It gets an array from a SELECT statement, adds it to a JSON object, as a property and echoes the encoded JSON.
I changed it around to use mysqli, but when I try to get the rows, and create an array out of them, it just returns nothing.
Here's the old mysql code:
$con = mysql_connect('host','account','password');
if (!$con)
{
//log my error
};
mysql_select_db("database_name", $con);
mysql_set_charset('utf8');
$sql = "SELECT field1 as Field1, field2 as Field2 from table where ID = '".$parameter."'";
$query = mysql_query($sql);
$results = array();
while($row = mysql_fetch_assoc( $query ) )
{
$results[] = $row;
}
return $results;
Version1: Here's the new one that I tried writing:
$con = mysqli_connect('host','account','password','database_name');
$sql = "SELECT field1 as Field1, field2 as Field2 from table where ID = '".$parameter."'";
$results = array();
if($result=mysqli_query($con, $sql))
{
while ($row=mysqli_fetch_assoc($result))
{
$results[] = $row;
}
return $results;
}
else
{
//error
}
Version2: Second thing I tried, which only returns 1 ROW:
...same as above until $sql
if($result=mysqli_query($con,$sql))
{
$row=mysqli_fetch_assoc($result);
return $row;
}
Version3: Or I tried to completely mirror the mysql structure like this:
$sql = "SELECT ...";
$query = mysqli_query($con, $sql);
$results = array();
while($row = mysqli_fetch_assoc( $query ) )
{
$results[] = $row;
}
return $results;
Wrapping the resulting array into the JSON:
$obj = new stdClass();
$obj->Data = $results;
$obj->ErrorMessage = '';
die(json_encode($obj)); //or echo json_encode($obj);
None of the mysqli version are working, so I was thinking there might be an important change in the way these arrays are created.

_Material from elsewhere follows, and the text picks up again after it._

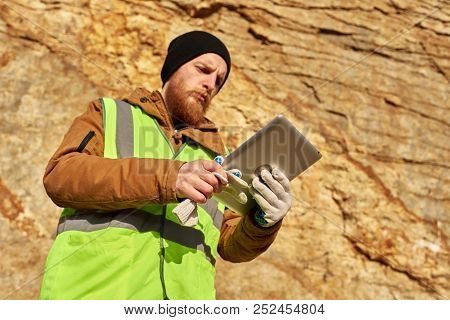 Low Angle  Portrait Of Bearded Industrial Worker Wearing Reflective Jacket Inspecting Mineral Mines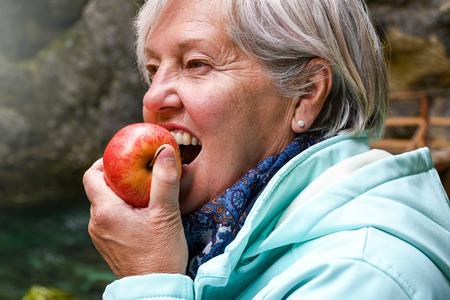 Healthy looking senior woman with grey hair eating apple outside in the park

Any tips on what could be wrong on the first mysqli example?
With Version2 I can tell that the SQL connection is there, and I can at least select a row. But it's obviously only one row, than it returns it. It makes me think, that building up the array is the source of the problem, or it's regarding the JSON object...
LATER EDIT:
OK! Found a working solution.
ALSO, I played around with the data, selected a smaller chunk, and it suddenly worked. Lesson from this: the function is not responding the same way for 40 rows or for 5 rows. Does it have something to do with a php.ini setting? Or could there be illegal characters in the selection? Could it be that the length of a 'Note' column (from the db) is too long for the array to handle?
Here's the working chunk of code, that selects some rows from the database, puts them into an array, and then puts that array into an object that is encoded into JSON at the end, with a statusmessage next to it. Could be improved, but this is just for demo.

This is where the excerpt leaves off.